Preposterous, playful and shamelessly entertaining, “Mission: Impossible — Rogue Nation” obeys the first rule of action thrillers-cum-star vehicles: Take this all too seriously and you’re dead meat. Tom Cruise, who delivers a Dorian Gray-like performance in his fifth outing as the Impossible Mission Force’s Ethan Hunt, knows this in his preternaturally uncreaky bones.
Starting things off with an impressively realistic stunt, hanging off the side of an ascending airplane — which he performed himself, according to pre-opening publicity — Cruise strides through “Rogue Nation” with the combination of swagger and winking self-deprecation that have helped make him one of Hollywood’s most enduring and, dang it, lovable screen products.
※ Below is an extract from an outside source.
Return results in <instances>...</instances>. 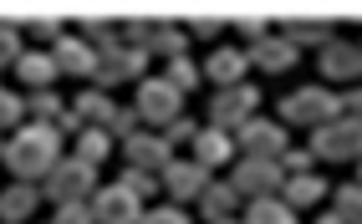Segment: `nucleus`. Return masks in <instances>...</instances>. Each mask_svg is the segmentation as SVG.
Returning a JSON list of instances; mask_svg holds the SVG:
<instances>
[{"mask_svg":"<svg viewBox=\"0 0 362 224\" xmlns=\"http://www.w3.org/2000/svg\"><path fill=\"white\" fill-rule=\"evenodd\" d=\"M52 61L62 77H77V82H92L98 77V52L82 41V36H57L52 41Z\"/></svg>","mask_w":362,"mask_h":224,"instance_id":"15","label":"nucleus"},{"mask_svg":"<svg viewBox=\"0 0 362 224\" xmlns=\"http://www.w3.org/2000/svg\"><path fill=\"white\" fill-rule=\"evenodd\" d=\"M286 173H281V158H235L230 168V189L240 199H265V194H281Z\"/></svg>","mask_w":362,"mask_h":224,"instance_id":"8","label":"nucleus"},{"mask_svg":"<svg viewBox=\"0 0 362 224\" xmlns=\"http://www.w3.org/2000/svg\"><path fill=\"white\" fill-rule=\"evenodd\" d=\"M66 112V102H62V97L57 92H31L26 97V117L31 122H46V128H57V117Z\"/></svg>","mask_w":362,"mask_h":224,"instance_id":"28","label":"nucleus"},{"mask_svg":"<svg viewBox=\"0 0 362 224\" xmlns=\"http://www.w3.org/2000/svg\"><path fill=\"white\" fill-rule=\"evenodd\" d=\"M87 209H92L98 224H138L143 219V199L133 189H123V184H98L92 199H87Z\"/></svg>","mask_w":362,"mask_h":224,"instance_id":"10","label":"nucleus"},{"mask_svg":"<svg viewBox=\"0 0 362 224\" xmlns=\"http://www.w3.org/2000/svg\"><path fill=\"white\" fill-rule=\"evenodd\" d=\"M71 148H77V153H71V158H82L87 168H103L107 158H112V138H107V128H82L77 138H71Z\"/></svg>","mask_w":362,"mask_h":224,"instance_id":"24","label":"nucleus"},{"mask_svg":"<svg viewBox=\"0 0 362 224\" xmlns=\"http://www.w3.org/2000/svg\"><path fill=\"white\" fill-rule=\"evenodd\" d=\"M138 128H143V122H138L133 107H112V117H107V138H112V143H123V138L138 133Z\"/></svg>","mask_w":362,"mask_h":224,"instance_id":"34","label":"nucleus"},{"mask_svg":"<svg viewBox=\"0 0 362 224\" xmlns=\"http://www.w3.org/2000/svg\"><path fill=\"white\" fill-rule=\"evenodd\" d=\"M26 52V41H21V26H0V71H11Z\"/></svg>","mask_w":362,"mask_h":224,"instance_id":"32","label":"nucleus"},{"mask_svg":"<svg viewBox=\"0 0 362 224\" xmlns=\"http://www.w3.org/2000/svg\"><path fill=\"white\" fill-rule=\"evenodd\" d=\"M255 107H260V87L255 82L220 87V92H214V102H209V128L235 133V128H245V122L255 117Z\"/></svg>","mask_w":362,"mask_h":224,"instance_id":"7","label":"nucleus"},{"mask_svg":"<svg viewBox=\"0 0 362 224\" xmlns=\"http://www.w3.org/2000/svg\"><path fill=\"white\" fill-rule=\"evenodd\" d=\"M194 204H199V214H204V224H209V219H230V214H240V204H245V199L230 189V179H209Z\"/></svg>","mask_w":362,"mask_h":224,"instance_id":"21","label":"nucleus"},{"mask_svg":"<svg viewBox=\"0 0 362 224\" xmlns=\"http://www.w3.org/2000/svg\"><path fill=\"white\" fill-rule=\"evenodd\" d=\"M92 189H98V168H87L82 158H62L41 179V199H52V204H77V199H92Z\"/></svg>","mask_w":362,"mask_h":224,"instance_id":"5","label":"nucleus"},{"mask_svg":"<svg viewBox=\"0 0 362 224\" xmlns=\"http://www.w3.org/2000/svg\"><path fill=\"white\" fill-rule=\"evenodd\" d=\"M163 82L174 87V92H184V97H189V92L204 82V71H199V61H194V57H174V61H163Z\"/></svg>","mask_w":362,"mask_h":224,"instance_id":"26","label":"nucleus"},{"mask_svg":"<svg viewBox=\"0 0 362 224\" xmlns=\"http://www.w3.org/2000/svg\"><path fill=\"white\" fill-rule=\"evenodd\" d=\"M357 46H362V41H357Z\"/></svg>","mask_w":362,"mask_h":224,"instance_id":"44","label":"nucleus"},{"mask_svg":"<svg viewBox=\"0 0 362 224\" xmlns=\"http://www.w3.org/2000/svg\"><path fill=\"white\" fill-rule=\"evenodd\" d=\"M0 163L11 168V179L41 184L46 173L62 163V133L46 128V122H21V128L6 138V153H0Z\"/></svg>","mask_w":362,"mask_h":224,"instance_id":"1","label":"nucleus"},{"mask_svg":"<svg viewBox=\"0 0 362 224\" xmlns=\"http://www.w3.org/2000/svg\"><path fill=\"white\" fill-rule=\"evenodd\" d=\"M291 138H286V122L281 117H250L245 128H235V153L240 158H281Z\"/></svg>","mask_w":362,"mask_h":224,"instance_id":"6","label":"nucleus"},{"mask_svg":"<svg viewBox=\"0 0 362 224\" xmlns=\"http://www.w3.org/2000/svg\"><path fill=\"white\" fill-rule=\"evenodd\" d=\"M311 158L317 163H357L362 158V122L357 117H337L327 128L311 133Z\"/></svg>","mask_w":362,"mask_h":224,"instance_id":"4","label":"nucleus"},{"mask_svg":"<svg viewBox=\"0 0 362 224\" xmlns=\"http://www.w3.org/2000/svg\"><path fill=\"white\" fill-rule=\"evenodd\" d=\"M11 71L21 77V87H26V92H52V82L62 77L57 61H52V52H31V46L21 52V61H16Z\"/></svg>","mask_w":362,"mask_h":224,"instance_id":"20","label":"nucleus"},{"mask_svg":"<svg viewBox=\"0 0 362 224\" xmlns=\"http://www.w3.org/2000/svg\"><path fill=\"white\" fill-rule=\"evenodd\" d=\"M0 153H6V138H0Z\"/></svg>","mask_w":362,"mask_h":224,"instance_id":"43","label":"nucleus"},{"mask_svg":"<svg viewBox=\"0 0 362 224\" xmlns=\"http://www.w3.org/2000/svg\"><path fill=\"white\" fill-rule=\"evenodd\" d=\"M342 112L362 122V87H347V97H342Z\"/></svg>","mask_w":362,"mask_h":224,"instance_id":"39","label":"nucleus"},{"mask_svg":"<svg viewBox=\"0 0 362 224\" xmlns=\"http://www.w3.org/2000/svg\"><path fill=\"white\" fill-rule=\"evenodd\" d=\"M189 148H194V153H189V158H194L199 168H209V173L240 158V153H235V133H220V128H199Z\"/></svg>","mask_w":362,"mask_h":224,"instance_id":"17","label":"nucleus"},{"mask_svg":"<svg viewBox=\"0 0 362 224\" xmlns=\"http://www.w3.org/2000/svg\"><path fill=\"white\" fill-rule=\"evenodd\" d=\"M82 41H87L98 57H107V52H117V46H123V41H117V31L103 26V20H87V26H82Z\"/></svg>","mask_w":362,"mask_h":224,"instance_id":"31","label":"nucleus"},{"mask_svg":"<svg viewBox=\"0 0 362 224\" xmlns=\"http://www.w3.org/2000/svg\"><path fill=\"white\" fill-rule=\"evenodd\" d=\"M204 184H209V168H199L194 158H174V163L158 173V194H168V199L184 204V209L204 194Z\"/></svg>","mask_w":362,"mask_h":224,"instance_id":"12","label":"nucleus"},{"mask_svg":"<svg viewBox=\"0 0 362 224\" xmlns=\"http://www.w3.org/2000/svg\"><path fill=\"white\" fill-rule=\"evenodd\" d=\"M352 184H362V158H357V179H352Z\"/></svg>","mask_w":362,"mask_h":224,"instance_id":"42","label":"nucleus"},{"mask_svg":"<svg viewBox=\"0 0 362 224\" xmlns=\"http://www.w3.org/2000/svg\"><path fill=\"white\" fill-rule=\"evenodd\" d=\"M52 224H98V219H92L87 199H77V204H57V219Z\"/></svg>","mask_w":362,"mask_h":224,"instance_id":"38","label":"nucleus"},{"mask_svg":"<svg viewBox=\"0 0 362 224\" xmlns=\"http://www.w3.org/2000/svg\"><path fill=\"white\" fill-rule=\"evenodd\" d=\"M296 57H301L296 46L286 41V36H271V31H265L260 41H250V46H245V61H250V66H260L265 77H286V71L296 66Z\"/></svg>","mask_w":362,"mask_h":224,"instance_id":"14","label":"nucleus"},{"mask_svg":"<svg viewBox=\"0 0 362 224\" xmlns=\"http://www.w3.org/2000/svg\"><path fill=\"white\" fill-rule=\"evenodd\" d=\"M46 204L41 184H6L0 189V224H36V209Z\"/></svg>","mask_w":362,"mask_h":224,"instance_id":"16","label":"nucleus"},{"mask_svg":"<svg viewBox=\"0 0 362 224\" xmlns=\"http://www.w3.org/2000/svg\"><path fill=\"white\" fill-rule=\"evenodd\" d=\"M138 224H194V219H189L184 204H163V209H143Z\"/></svg>","mask_w":362,"mask_h":224,"instance_id":"35","label":"nucleus"},{"mask_svg":"<svg viewBox=\"0 0 362 224\" xmlns=\"http://www.w3.org/2000/svg\"><path fill=\"white\" fill-rule=\"evenodd\" d=\"M123 189H133L138 199H148V194H158V179L153 173H143V168H123V179H117Z\"/></svg>","mask_w":362,"mask_h":224,"instance_id":"36","label":"nucleus"},{"mask_svg":"<svg viewBox=\"0 0 362 224\" xmlns=\"http://www.w3.org/2000/svg\"><path fill=\"white\" fill-rule=\"evenodd\" d=\"M327 194H332V184L322 179L317 168H311V173H286V184H281V199H286L296 214H301V209H317Z\"/></svg>","mask_w":362,"mask_h":224,"instance_id":"19","label":"nucleus"},{"mask_svg":"<svg viewBox=\"0 0 362 224\" xmlns=\"http://www.w3.org/2000/svg\"><path fill=\"white\" fill-rule=\"evenodd\" d=\"M240 224H296V209L286 204L281 194L245 199V204H240Z\"/></svg>","mask_w":362,"mask_h":224,"instance_id":"22","label":"nucleus"},{"mask_svg":"<svg viewBox=\"0 0 362 224\" xmlns=\"http://www.w3.org/2000/svg\"><path fill=\"white\" fill-rule=\"evenodd\" d=\"M209 224H240V214H230V219H209Z\"/></svg>","mask_w":362,"mask_h":224,"instance_id":"41","label":"nucleus"},{"mask_svg":"<svg viewBox=\"0 0 362 224\" xmlns=\"http://www.w3.org/2000/svg\"><path fill=\"white\" fill-rule=\"evenodd\" d=\"M117 148H123L128 168H143V173H153V179H158V173H163L168 163H174V148H168V143H163V133H153V128H138V133H128Z\"/></svg>","mask_w":362,"mask_h":224,"instance_id":"11","label":"nucleus"},{"mask_svg":"<svg viewBox=\"0 0 362 224\" xmlns=\"http://www.w3.org/2000/svg\"><path fill=\"white\" fill-rule=\"evenodd\" d=\"M317 71H322V87H337V82L362 87V46H357V41H342V36H332L322 52H317Z\"/></svg>","mask_w":362,"mask_h":224,"instance_id":"9","label":"nucleus"},{"mask_svg":"<svg viewBox=\"0 0 362 224\" xmlns=\"http://www.w3.org/2000/svg\"><path fill=\"white\" fill-rule=\"evenodd\" d=\"M148 61H153L148 52H133V46H117V52L98 57V77H92V87L112 92V87H123V82H143V66H148Z\"/></svg>","mask_w":362,"mask_h":224,"instance_id":"13","label":"nucleus"},{"mask_svg":"<svg viewBox=\"0 0 362 224\" xmlns=\"http://www.w3.org/2000/svg\"><path fill=\"white\" fill-rule=\"evenodd\" d=\"M66 107L82 117V128H107V117H112V107H117V102H112V97H107L103 87H82Z\"/></svg>","mask_w":362,"mask_h":224,"instance_id":"23","label":"nucleus"},{"mask_svg":"<svg viewBox=\"0 0 362 224\" xmlns=\"http://www.w3.org/2000/svg\"><path fill=\"white\" fill-rule=\"evenodd\" d=\"M332 209L342 214L347 224H362V184H342V189H332Z\"/></svg>","mask_w":362,"mask_h":224,"instance_id":"29","label":"nucleus"},{"mask_svg":"<svg viewBox=\"0 0 362 224\" xmlns=\"http://www.w3.org/2000/svg\"><path fill=\"white\" fill-rule=\"evenodd\" d=\"M342 117V97H337L332 87H296V92H286L281 97V122L286 128H327V122Z\"/></svg>","mask_w":362,"mask_h":224,"instance_id":"2","label":"nucleus"},{"mask_svg":"<svg viewBox=\"0 0 362 224\" xmlns=\"http://www.w3.org/2000/svg\"><path fill=\"white\" fill-rule=\"evenodd\" d=\"M148 57H163V61L189 57V31H184V26H153V36H148Z\"/></svg>","mask_w":362,"mask_h":224,"instance_id":"25","label":"nucleus"},{"mask_svg":"<svg viewBox=\"0 0 362 224\" xmlns=\"http://www.w3.org/2000/svg\"><path fill=\"white\" fill-rule=\"evenodd\" d=\"M317 224H347V219H342V214L332 209V214H317Z\"/></svg>","mask_w":362,"mask_h":224,"instance_id":"40","label":"nucleus"},{"mask_svg":"<svg viewBox=\"0 0 362 224\" xmlns=\"http://www.w3.org/2000/svg\"><path fill=\"white\" fill-rule=\"evenodd\" d=\"M199 71H204L214 87H240V82H245V71H250V61H245V52H240V46H214Z\"/></svg>","mask_w":362,"mask_h":224,"instance_id":"18","label":"nucleus"},{"mask_svg":"<svg viewBox=\"0 0 362 224\" xmlns=\"http://www.w3.org/2000/svg\"><path fill=\"white\" fill-rule=\"evenodd\" d=\"M21 122H26V97L11 92V87H0V133H16Z\"/></svg>","mask_w":362,"mask_h":224,"instance_id":"30","label":"nucleus"},{"mask_svg":"<svg viewBox=\"0 0 362 224\" xmlns=\"http://www.w3.org/2000/svg\"><path fill=\"white\" fill-rule=\"evenodd\" d=\"M317 158H311V148H286L281 153V173H311Z\"/></svg>","mask_w":362,"mask_h":224,"instance_id":"37","label":"nucleus"},{"mask_svg":"<svg viewBox=\"0 0 362 224\" xmlns=\"http://www.w3.org/2000/svg\"><path fill=\"white\" fill-rule=\"evenodd\" d=\"M194 133H199V122L184 112V117H174V122L163 128V143H168V148H189V143H194Z\"/></svg>","mask_w":362,"mask_h":224,"instance_id":"33","label":"nucleus"},{"mask_svg":"<svg viewBox=\"0 0 362 224\" xmlns=\"http://www.w3.org/2000/svg\"><path fill=\"white\" fill-rule=\"evenodd\" d=\"M133 112H138L143 128L163 133L174 117H184V92H174L163 77H143L138 82V97H133Z\"/></svg>","mask_w":362,"mask_h":224,"instance_id":"3","label":"nucleus"},{"mask_svg":"<svg viewBox=\"0 0 362 224\" xmlns=\"http://www.w3.org/2000/svg\"><path fill=\"white\" fill-rule=\"evenodd\" d=\"M281 36L291 41L296 52H301V46H311V52H322V46H327V41H332L337 31H332V26H322V20H296V26H286Z\"/></svg>","mask_w":362,"mask_h":224,"instance_id":"27","label":"nucleus"}]
</instances>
Just when viewers are about to give into full eye roll — when he displays the perfectly sculpted chest that his contract apparently stipulates he bare in every movie, say, or lays one of his penetrating Blue Steel looks on the baddie du jour — he delivers a perfectly timed pratfall or handsomely dim retort.
Writer-director Christopher McQuarrie, who worked with Cruise on the far grittier “Jack Reacher,” is just as canny as Cruise himself when it comes to deploying his lead actor. “Rogue Nation” turns out to be a fleet, well-crafted, effortlessly stylish addition to the “Mission: Impossible” canon in which outlandish derring-do, risibly arcane stakes and a woefully overlong running time are leavened by an endearing sense of humor that at times approaches high camp.
The joshing tone of the most recent installments was securely established when Simon Pegg joined the force in 2006. With Alec Baldwin in the mix — as a peevish CIA director eager to strip the IMF of its unchecked powers — “Rogue Nation” goes deep meta. When Baldwin utters “Hunt” in a pivotal scene near the end of the film, what might have been a moment where the wheels come off instead attains deadpan silkiness of Donaghy-esque proportions.
The great strength of McQuarrie is that, even when he’s leaning into the laughs, he plays it straight — he doesn’t sacrifice inviolable core values in the name of escapism, whether in the form of smart writing or superb production aesthetics. Handsomely photographed by Robert Elswit, “Rogue Nation” possesses the sleek, globe-trotting feel we’ve come to expect from the James Bonds and Jason Bournes of the world. What distinguishes this iteration is a classical sensibility that feels almost like a throwback, like 007 before he went techno-ballistic.
The spine of the plot touches on such topical tropes as computer hacks, government transparency and global terrorism. But the set pieces are pure old school, from the film’s eyeball-grabbing opening number and a Hitchcockian fight staged during “Turandot” on a backstage catwalk, to a beautifully executed underwater bit and a motorcycle-car chase that must have struck co-star Jeremy Renner as dimly familiar from his stint in the Bourne universe.
Through it all, Cruise maintains the signature focus and physical cool that we’ve come to expect, even if Ethan has become a little unhinged in his righteous lone-wolf fury (“unhinged” being yet another beat Cruise can pluck easily from his emotional tool box). What’s more, as he did in the criminally under-seen “Edge of Tomorrow,” Cruise once again chooses for Ethan to work with a female counterpart who, rather than a stock lady-in-jeopardy or erotic love interest, is just as competent and physically courageous as he is. (In a clever twist, it’s Pegg’s dweeby character, Benji, who emerges as “Rogue Nation’s” damsel in distress.)
Indeed, as much as Cruise dominates “Rogue Nation,” it’s his co-star, Rebecca Ferguson, who emerges as the film’s true and most memorable revelation. A dazzling, auburn-haired Swedish beauty, she embodies the glamour and élan of a modern-day Diana Rigg, or “Edge of Tomorrow’s” Emily Blunt. Like Blunt, Ferguson manages to be sexy, strong, complicated and enigmatic in a performance that Cruise highlights by way of his own reflected persona. It may not entail hanging off the side of a moving airplane, but it’s a pretty gutsy and admirable stunt nonetheless, free of vanity and brimming with the secure, unfussy confidence of a true star.
PG-13. At area theaters. Contains sequences of action and violence, and brief partial nudity. 131 minutes.